I can remember sitting on the floor with my dad, I like to think it was on those long drawn out afternoons in the summer holidays or a rainy Saturday when we were idling time away. This particular afternoon was exciting because dad had come across a new gadget. To give some context my dad loved gadgets and tools. Most of them used once, if at all, but all were acquired with interest and curiosity. My childish memory from the time can’t recall the precedence of this gadget, or how we came to be sitting on the floor with it, but it was an engraver. From memory I now know it to have been a rather cumbersome Dremel-type drill. With an electric buzz it would allow the handler to scratch a drawing or names into the surface of different materials. Looking back this must have been a spontaneous purchase as there was no grand project in mind. Instead, and to my delight, we found things to graffiti from around the house and my dad let me be his partner in crime. We scanned the room and the house for different materials to test. Some too hard, some too shiny. We settled on my mums button tin. My mum, like all good sewers has a tin full of buttons, sequins and embellishments kept for ‘just in case’, and for the practicality of being able to mend missing buttons and keep clothes going. The button tin also was a place of delight in my childhood, shiny treasure lay inside and I loved counting and sorting the various button shapes. There must have been an element of mischievousness when, in our pursuit of things to engrave (scratch) we landed on mum’s button tin! But we had found what seemed to be an endless supply of material to test our new skill. We started doodling faces and names and squiggles and marks. We had lots of fun, but then we always did have lots of fun. I have no idea how long we spent in this activity. When we were finished, I took my favourite button and the rest of the newly decorated buttons went back in the tin. And that was that. I cannot recall ever seeing the engraver again. The button I liked best went in my jewellery box like all treasure important to a seven-year-old. That is where it stayed, it moved with me to university and then to my first home and still lives in my treasure box today.
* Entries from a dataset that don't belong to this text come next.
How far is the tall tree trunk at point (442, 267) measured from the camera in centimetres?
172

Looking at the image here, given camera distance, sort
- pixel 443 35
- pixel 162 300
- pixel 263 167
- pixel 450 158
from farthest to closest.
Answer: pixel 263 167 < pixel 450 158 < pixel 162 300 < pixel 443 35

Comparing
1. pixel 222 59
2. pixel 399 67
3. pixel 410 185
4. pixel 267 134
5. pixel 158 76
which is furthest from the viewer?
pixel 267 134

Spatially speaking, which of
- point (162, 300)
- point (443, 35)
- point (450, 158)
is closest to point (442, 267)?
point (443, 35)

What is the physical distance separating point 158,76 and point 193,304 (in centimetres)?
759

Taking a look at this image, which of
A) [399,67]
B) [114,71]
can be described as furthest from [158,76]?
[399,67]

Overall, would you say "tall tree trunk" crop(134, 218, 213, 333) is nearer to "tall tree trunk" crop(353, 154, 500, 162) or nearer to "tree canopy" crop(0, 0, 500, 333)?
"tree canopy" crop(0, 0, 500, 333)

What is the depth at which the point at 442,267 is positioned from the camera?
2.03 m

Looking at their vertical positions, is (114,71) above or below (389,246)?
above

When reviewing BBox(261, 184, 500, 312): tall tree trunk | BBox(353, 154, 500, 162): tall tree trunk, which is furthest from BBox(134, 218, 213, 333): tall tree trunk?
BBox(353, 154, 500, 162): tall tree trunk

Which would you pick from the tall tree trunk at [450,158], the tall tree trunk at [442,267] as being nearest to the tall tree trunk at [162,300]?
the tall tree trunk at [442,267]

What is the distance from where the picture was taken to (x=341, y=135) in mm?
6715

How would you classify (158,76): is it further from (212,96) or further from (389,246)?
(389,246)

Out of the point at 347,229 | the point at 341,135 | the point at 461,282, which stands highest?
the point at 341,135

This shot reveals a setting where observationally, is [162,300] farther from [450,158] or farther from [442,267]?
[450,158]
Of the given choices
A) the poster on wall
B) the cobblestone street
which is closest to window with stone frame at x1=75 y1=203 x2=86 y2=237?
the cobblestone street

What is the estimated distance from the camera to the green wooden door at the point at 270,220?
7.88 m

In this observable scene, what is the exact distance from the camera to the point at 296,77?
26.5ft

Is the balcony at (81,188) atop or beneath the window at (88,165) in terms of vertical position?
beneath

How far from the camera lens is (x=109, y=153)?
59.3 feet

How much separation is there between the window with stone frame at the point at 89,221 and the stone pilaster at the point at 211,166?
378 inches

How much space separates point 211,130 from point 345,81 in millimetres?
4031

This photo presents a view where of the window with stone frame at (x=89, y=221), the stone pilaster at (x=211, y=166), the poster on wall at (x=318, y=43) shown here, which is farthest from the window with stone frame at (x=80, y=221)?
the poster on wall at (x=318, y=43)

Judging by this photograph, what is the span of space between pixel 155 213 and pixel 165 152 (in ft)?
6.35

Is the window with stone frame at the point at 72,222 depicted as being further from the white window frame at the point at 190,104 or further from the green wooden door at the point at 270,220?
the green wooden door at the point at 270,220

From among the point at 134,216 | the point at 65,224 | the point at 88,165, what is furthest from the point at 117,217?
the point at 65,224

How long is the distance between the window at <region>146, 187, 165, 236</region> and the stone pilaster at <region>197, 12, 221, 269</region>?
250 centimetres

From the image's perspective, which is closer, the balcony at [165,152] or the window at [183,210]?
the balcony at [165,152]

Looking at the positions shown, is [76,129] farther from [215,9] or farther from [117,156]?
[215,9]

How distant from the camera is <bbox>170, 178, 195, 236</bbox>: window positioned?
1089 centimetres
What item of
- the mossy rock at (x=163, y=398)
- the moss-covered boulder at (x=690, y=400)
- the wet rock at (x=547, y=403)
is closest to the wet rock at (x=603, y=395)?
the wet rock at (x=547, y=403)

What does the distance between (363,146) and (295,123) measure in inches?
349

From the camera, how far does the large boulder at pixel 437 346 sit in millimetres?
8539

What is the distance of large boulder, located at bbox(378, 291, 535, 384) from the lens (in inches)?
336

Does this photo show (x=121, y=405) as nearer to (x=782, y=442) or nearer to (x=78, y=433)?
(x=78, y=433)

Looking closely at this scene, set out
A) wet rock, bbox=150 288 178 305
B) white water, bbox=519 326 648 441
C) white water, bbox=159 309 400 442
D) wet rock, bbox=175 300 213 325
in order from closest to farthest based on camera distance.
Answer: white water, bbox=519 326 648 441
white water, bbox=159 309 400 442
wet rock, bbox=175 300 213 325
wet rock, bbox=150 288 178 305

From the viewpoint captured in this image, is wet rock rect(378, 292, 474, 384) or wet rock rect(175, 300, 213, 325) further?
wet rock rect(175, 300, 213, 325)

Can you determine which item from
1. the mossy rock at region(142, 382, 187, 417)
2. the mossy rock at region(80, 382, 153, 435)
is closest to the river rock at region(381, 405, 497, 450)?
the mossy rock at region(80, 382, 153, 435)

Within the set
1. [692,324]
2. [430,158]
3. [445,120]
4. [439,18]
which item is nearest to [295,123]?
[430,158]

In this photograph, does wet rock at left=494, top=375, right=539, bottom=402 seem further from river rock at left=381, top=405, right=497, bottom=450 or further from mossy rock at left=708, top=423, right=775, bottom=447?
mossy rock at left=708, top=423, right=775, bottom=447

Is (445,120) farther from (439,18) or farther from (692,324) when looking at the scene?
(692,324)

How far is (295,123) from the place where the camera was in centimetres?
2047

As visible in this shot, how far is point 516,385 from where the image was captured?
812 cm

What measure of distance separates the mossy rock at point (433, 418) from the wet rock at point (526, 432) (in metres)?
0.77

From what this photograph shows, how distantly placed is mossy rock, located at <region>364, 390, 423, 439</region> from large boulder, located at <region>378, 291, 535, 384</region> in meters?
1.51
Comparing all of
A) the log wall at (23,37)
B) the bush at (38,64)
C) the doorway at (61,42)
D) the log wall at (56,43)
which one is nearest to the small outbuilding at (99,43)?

This could have been it. Except it wasn’t. This deeply personal story from my childhood lives on because years later I got my own gadget, my own engraver. Still not knowing quite what or why I might want it. I have the same love of gadgets and tools as my dad. I unboxed this basic hobby engraver and, in my studio, scanned for things I could graffiti, it was just as mischievous and delightful the second time around but no button tin for me to land on. I came across an old frame that I was no longer using and I used the engraver to scratch away at the glass. It worked; a little engraved feather scratched beautifully into the glass surface triggered that part of my brain where new ideas are created. I was hooked. I bought more of the cheap glass frames from Asda to practise on. I practised a lot, getting used to the weight of the machine in my hands and learning how to counteract the buzz to draw straight lines. I watched YouTube videos and googled the best ways to improve my skills. I followed my curiosity, grew my confidence and my understanding, and would now call myself a Glass Engraving Artist.
At some point along the way I was asked how I came to be engraving into glass. I said that I really like experimental drawing techniques and that engraving evolved out of my studio practice, true enough in itself. But when I thought about it, the memory of the button tin was rumbling in the background. It’s not that I had long forgotten about the afternoon, it was just so fragile a memory that if I didn’t still have my button, I wouldn’t have thought more of it. But my button was there and the thunder clap of the significance of the memory happened. I wrote an Instagram post about the button which my mum read. She never knew about mine and dad’s engraving escapade. She told me that over the years, when she had come to use a button from the tin, she would occasionally find ones with faces or marks on them. She would remove them half annoyed, half amused and put them to one side in a separate bag for safe keeping and there they stayed not thought of and unimportant. Reading my story, it all made sense and she remembered the bag of buttons with faces that she never understood but also never threw away. Another memory thunder clap happened for me, as she handed over a bag of buttons with faces on to me and gave me a full tangible link to my childhood and my dad. He passed away in 2013 and so cannot fill in the gaps in this story, that fragile memory cannot be elaborated on or explained, it belongs to me and strengthens every time I use my engraver.
There was no grandiose plan to build on the memory, it wasn’t the lynch- pin to me doing what I do but I love the way we can find these connections and with hindsight see the value and importance of smaller moments. I now have a connection to my dad that reaches through time and space and every time I pick up an engraver, that thunder clap of a memory takes me back to an afternoon spent drawing faces on buttons with my dad.